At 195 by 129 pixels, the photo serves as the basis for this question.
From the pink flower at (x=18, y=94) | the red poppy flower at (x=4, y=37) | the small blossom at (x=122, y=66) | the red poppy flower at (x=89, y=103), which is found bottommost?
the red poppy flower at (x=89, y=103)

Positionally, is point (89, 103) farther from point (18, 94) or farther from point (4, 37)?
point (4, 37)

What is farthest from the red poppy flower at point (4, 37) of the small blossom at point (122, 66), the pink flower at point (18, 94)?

○ ○ ○ ○ ○

Your goal: Output every line of the records above as a JSON list of strings, one string per line, leaving out the blank lines.

Correct answer:
[
  "At 195 by 129 pixels, the photo serves as the basis for this question.",
  "From the pink flower at (x=18, y=94) | the red poppy flower at (x=4, y=37) | the small blossom at (x=122, y=66) | the red poppy flower at (x=89, y=103), which is found bottommost?",
  "the red poppy flower at (x=89, y=103)",
  "Positionally, is point (89, 103) farther from point (18, 94) or farther from point (4, 37)?",
  "point (4, 37)",
  "What is farthest from the red poppy flower at point (4, 37) of the small blossom at point (122, 66), the pink flower at point (18, 94)?"
]